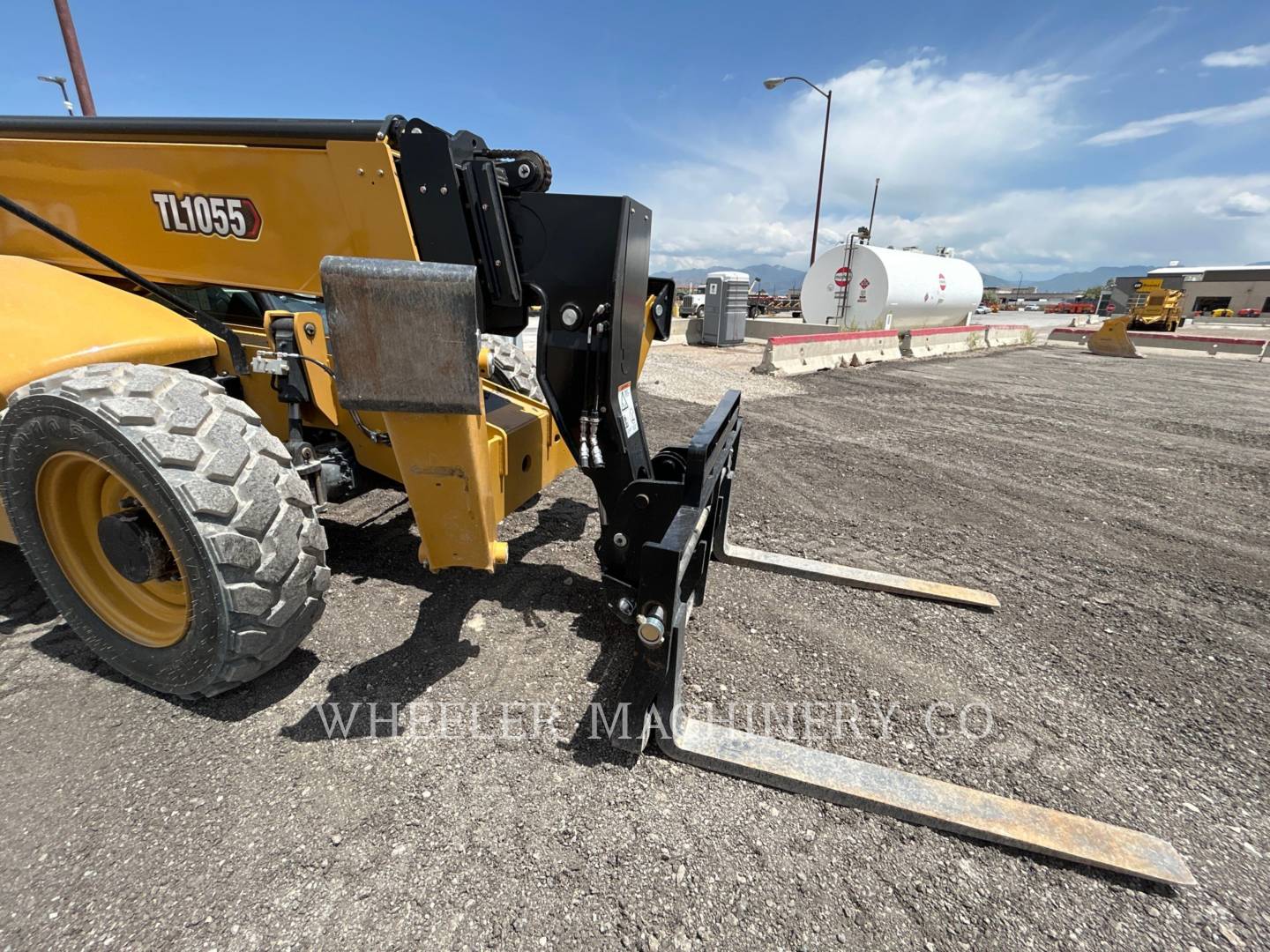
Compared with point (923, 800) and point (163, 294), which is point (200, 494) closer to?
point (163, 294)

==

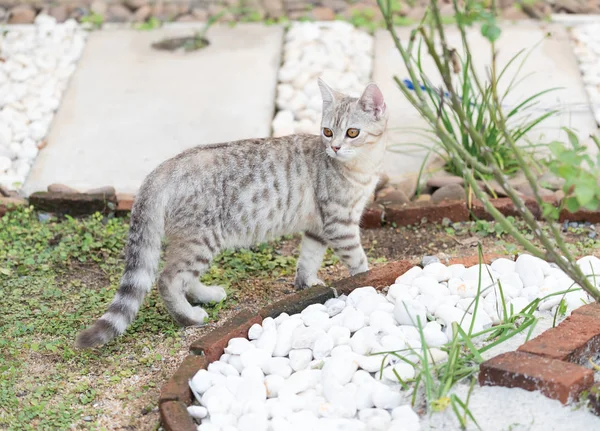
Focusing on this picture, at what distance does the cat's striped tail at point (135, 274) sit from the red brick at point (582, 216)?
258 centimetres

--

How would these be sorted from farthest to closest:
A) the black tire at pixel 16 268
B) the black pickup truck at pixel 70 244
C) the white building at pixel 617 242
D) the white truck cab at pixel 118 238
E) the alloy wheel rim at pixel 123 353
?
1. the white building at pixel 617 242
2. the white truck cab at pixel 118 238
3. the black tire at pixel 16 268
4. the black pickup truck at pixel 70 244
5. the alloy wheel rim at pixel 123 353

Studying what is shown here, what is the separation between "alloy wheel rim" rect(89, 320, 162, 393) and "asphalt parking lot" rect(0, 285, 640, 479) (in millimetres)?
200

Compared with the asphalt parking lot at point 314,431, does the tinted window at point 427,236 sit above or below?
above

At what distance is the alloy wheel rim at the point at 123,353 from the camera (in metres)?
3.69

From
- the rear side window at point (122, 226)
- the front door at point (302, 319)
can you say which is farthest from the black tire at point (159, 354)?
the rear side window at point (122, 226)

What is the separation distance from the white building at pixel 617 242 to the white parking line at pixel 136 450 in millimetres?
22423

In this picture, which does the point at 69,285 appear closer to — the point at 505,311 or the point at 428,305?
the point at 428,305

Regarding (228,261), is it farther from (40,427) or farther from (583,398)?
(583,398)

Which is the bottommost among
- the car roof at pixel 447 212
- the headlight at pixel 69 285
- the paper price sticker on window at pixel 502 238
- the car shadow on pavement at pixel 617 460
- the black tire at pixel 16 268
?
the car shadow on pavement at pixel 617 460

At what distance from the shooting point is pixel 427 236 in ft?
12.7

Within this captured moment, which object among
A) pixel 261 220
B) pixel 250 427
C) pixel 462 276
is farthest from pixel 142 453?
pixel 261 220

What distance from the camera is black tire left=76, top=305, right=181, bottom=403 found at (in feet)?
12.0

### Istruzioni del compito
Raccogli tutte le righe riportate sopra in cui compare la parola "among".

### Esercizio svolto
Which is the bottommost among
Within this captured moment, which object among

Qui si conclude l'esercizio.